The opening salvo in the article is:
> A self-proclaimed hacktivist group named NullBulge, aiming to “protect artists’ rights and ensure fair compensation for their work,” claims to have breached Disney and leaked 1.1 TiB (1.2 TB) of the company’s internal Slack infrastructure
Which seems more financial.
Perhaps even hybrid warfare
More security people laid off but also layouts in general put strain on the remaining workers who are supposed to do more work to make up the difference hence more likely to cut corners to deliver products
If AI is a factor at all, then more likely on the hackers’ side.
Seems like slack has a problem
Maybe a dumping tool that uses a stolen api key? Rate limiting and monitoring on slack’s part could help…

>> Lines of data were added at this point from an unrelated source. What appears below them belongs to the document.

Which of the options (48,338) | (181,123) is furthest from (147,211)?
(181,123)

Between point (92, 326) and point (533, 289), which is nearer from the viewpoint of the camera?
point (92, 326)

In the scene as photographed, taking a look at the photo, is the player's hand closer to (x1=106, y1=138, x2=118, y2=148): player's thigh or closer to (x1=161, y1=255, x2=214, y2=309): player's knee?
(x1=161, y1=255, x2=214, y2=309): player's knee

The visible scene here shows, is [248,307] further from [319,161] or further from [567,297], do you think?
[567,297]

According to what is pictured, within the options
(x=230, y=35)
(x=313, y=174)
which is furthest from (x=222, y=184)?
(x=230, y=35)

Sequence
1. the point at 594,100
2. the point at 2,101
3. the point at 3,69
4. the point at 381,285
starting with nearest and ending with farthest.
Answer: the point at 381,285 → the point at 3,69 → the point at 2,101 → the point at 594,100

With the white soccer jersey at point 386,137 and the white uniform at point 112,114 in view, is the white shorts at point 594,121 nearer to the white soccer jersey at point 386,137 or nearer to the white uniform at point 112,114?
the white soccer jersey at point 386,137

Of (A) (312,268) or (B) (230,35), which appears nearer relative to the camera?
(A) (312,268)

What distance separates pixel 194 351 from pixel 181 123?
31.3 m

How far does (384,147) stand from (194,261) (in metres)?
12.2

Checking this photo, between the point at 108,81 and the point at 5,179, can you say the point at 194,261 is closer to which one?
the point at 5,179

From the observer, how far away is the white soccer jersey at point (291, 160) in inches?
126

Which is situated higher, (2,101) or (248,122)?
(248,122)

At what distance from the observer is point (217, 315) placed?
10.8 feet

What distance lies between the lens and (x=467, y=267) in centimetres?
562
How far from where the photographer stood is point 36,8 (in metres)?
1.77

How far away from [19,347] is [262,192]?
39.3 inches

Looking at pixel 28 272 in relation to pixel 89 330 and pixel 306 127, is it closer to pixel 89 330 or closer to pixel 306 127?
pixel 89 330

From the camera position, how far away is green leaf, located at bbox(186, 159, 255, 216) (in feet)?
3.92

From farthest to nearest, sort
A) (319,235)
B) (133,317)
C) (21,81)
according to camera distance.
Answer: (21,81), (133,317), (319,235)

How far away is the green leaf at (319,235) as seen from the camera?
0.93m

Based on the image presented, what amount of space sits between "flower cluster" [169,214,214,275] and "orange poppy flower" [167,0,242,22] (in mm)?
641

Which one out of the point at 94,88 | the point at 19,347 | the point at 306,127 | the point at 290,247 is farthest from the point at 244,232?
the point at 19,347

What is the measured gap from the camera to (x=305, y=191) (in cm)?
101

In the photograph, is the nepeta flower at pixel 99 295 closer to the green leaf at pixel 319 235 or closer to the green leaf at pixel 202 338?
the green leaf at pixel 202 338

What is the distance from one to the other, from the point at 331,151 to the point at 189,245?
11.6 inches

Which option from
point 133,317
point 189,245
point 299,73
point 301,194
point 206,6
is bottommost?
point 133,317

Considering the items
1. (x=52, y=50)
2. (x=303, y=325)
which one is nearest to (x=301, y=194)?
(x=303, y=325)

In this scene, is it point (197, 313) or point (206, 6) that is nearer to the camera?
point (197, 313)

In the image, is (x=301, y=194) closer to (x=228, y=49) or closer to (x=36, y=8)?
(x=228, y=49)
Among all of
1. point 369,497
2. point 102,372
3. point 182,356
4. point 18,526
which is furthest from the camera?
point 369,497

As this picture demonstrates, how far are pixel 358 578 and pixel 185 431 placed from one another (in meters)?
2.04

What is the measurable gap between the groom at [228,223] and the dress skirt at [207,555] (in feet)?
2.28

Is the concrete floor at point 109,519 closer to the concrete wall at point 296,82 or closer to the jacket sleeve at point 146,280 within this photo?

All their APIs are rate limited. Disney would have a Grid and with Grids you get data dumps. The feature is normally used for litigation and you need pretty high admin access to get a dump. They either found an exploit or they compromised an Admins account.
Whether you’re talking about enterprise file storage, email, or chat messaging software, they all have APIs and/or admin user interface to allow retrieving any and all data to support eDiscovery.
Hardly slacks fault. With so many clients and so much money behind that, theres such a big target on their back that shoring up defenses is fundamentally impossible. It’s probably best to just consider such services from such large providers as already compromised, and keep sensitive data off them entirely.
Dark side of API-based access to everything on SaaS where companies have no control.
I can’t guard the front door effectively.
Nor, I can easily guard the back doors.
Will data breaches like these: AT&T, Ticketmaster, and now Disney—-a nail in Security coffins for SaaS?
lol. no. besides which all of these hacks would have been prevented by simple, well established controls (eg. MFA everywhere, not hoarding every scrap of customer data and internal comms).
so all of those basics are going to magically happen when you move your data on-prem?
Also the above-mentioned SaaS customers will face no negative consequences from investors or otherwise, just some bad press that will be forgotten quickly and amount to nothing. It's great if your SaaS vendor gets hacked and not you: it spreads blame around in the eyes of the public, and makes it harder for legislators, regulators, and plucky DAs to come after you.
It's clear that 1Tb is a lot of data, but I would have expected more from Disney's slack?
According to the hackers they lost access so it's possible there's more data that wasn't gathered in time
I don't understand the situation with the insider (Matthew J Van Andel). Is the implication that he was originally collaborating with the hackers to give them access, then regretted doing so and decided to cut off their access, and the hackers retaliated by doxxing him?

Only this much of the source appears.